→ EXERCISE
For this exercise, copy the records below exactly and exclude every image.

→ Scraped caption text data

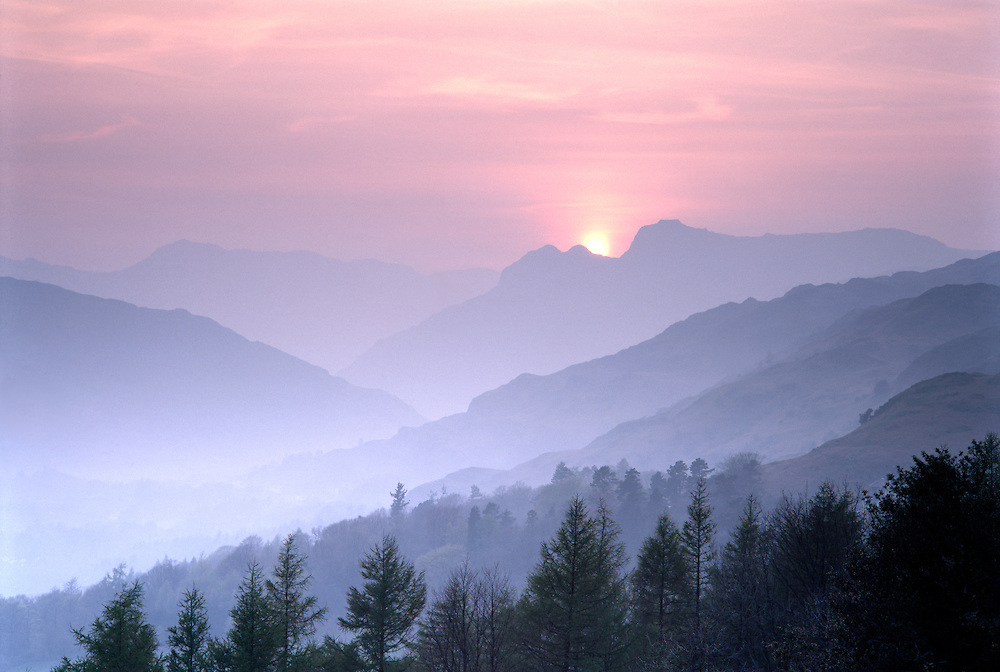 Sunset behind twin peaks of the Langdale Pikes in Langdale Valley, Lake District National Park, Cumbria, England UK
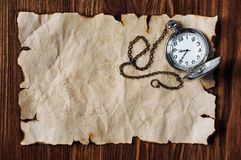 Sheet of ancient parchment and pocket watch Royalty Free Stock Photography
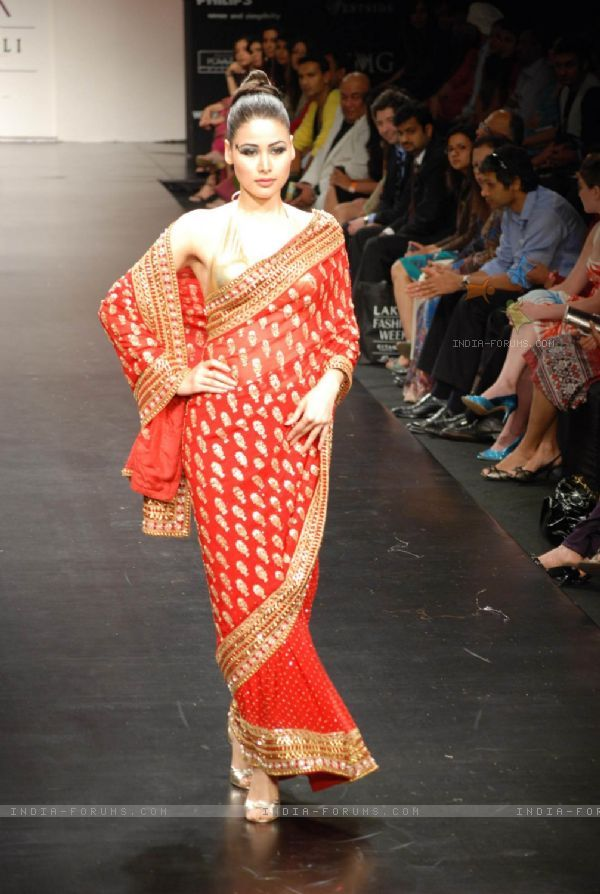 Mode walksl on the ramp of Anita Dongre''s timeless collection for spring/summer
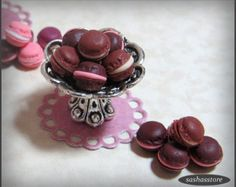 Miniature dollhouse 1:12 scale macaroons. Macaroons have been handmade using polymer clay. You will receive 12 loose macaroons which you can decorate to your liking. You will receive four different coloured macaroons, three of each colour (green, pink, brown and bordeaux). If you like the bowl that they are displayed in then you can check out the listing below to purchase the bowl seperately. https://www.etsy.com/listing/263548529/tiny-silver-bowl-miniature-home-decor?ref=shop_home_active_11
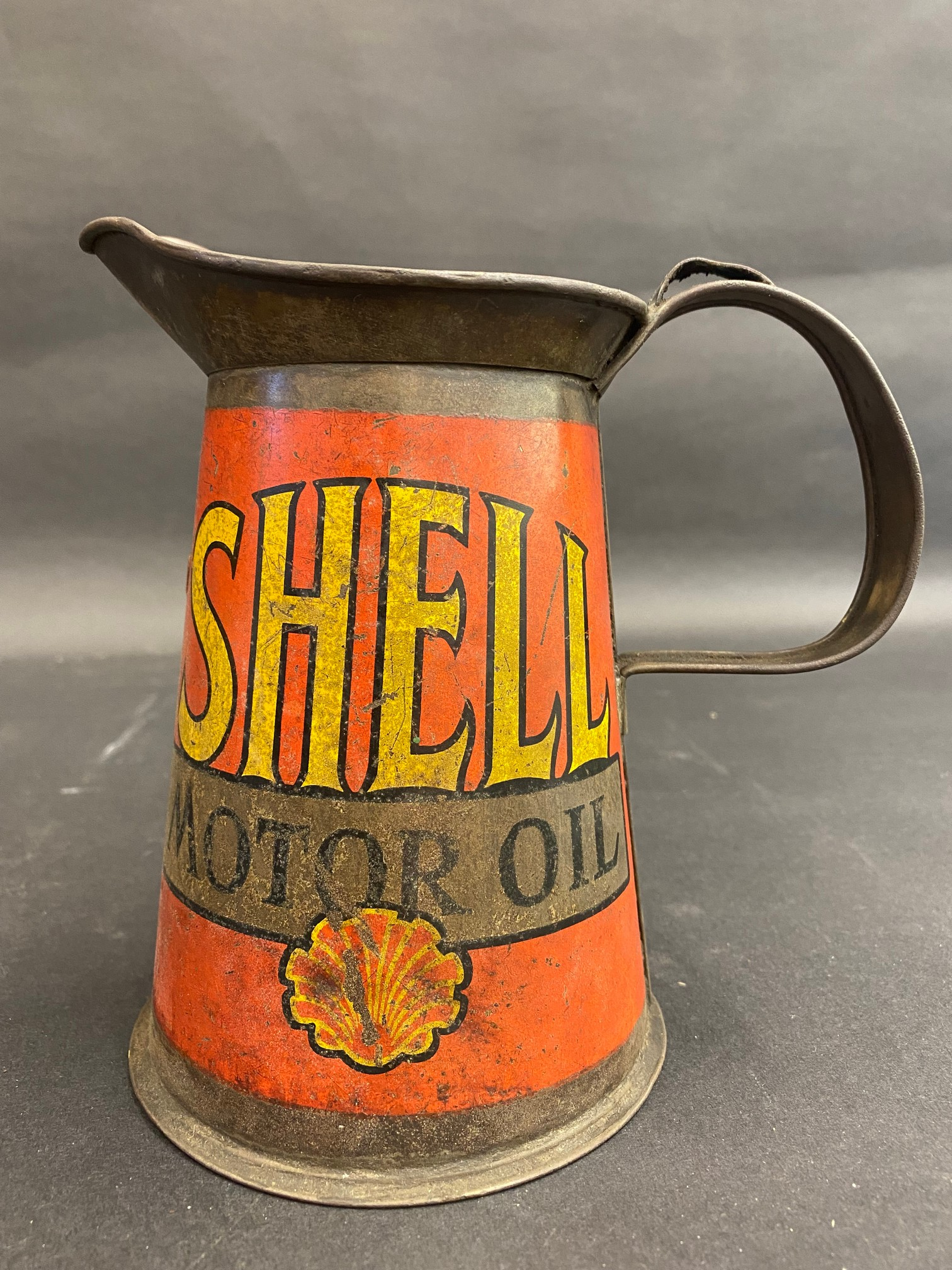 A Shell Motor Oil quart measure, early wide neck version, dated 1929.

→ ANSWER TO THE EXERCISE
 Sunset behind twin peaks of the Langdale Pikes in Langdale Valley, Lake District National Park, Cumbria, England UK
 Sheet of ancient parchment and pocket watch Royalty Free Stock Photography
 Mode walksl on the ramp of Anita Dongre''s timeless collection for spring/summer
 Miniature dollhouse 1:12 scale macaroons. Macaroons have been handmade using polymer clay. You will receive 12 loose macaroons which you can decorate to your liking. You will receive four different coloured macaroons, three of each colour (green, pink, brown and bordeaux). If you like the bowl that they are displayed in then you can check out the listing below to purchase the bowl seperately. https://www.etsy.com/listing/263548529/tiny-silver-bowl-miniature-home-decor?ref=shop_home_active_11
 A Shell Motor Oil quart measure, early wide neck version, dated 1929.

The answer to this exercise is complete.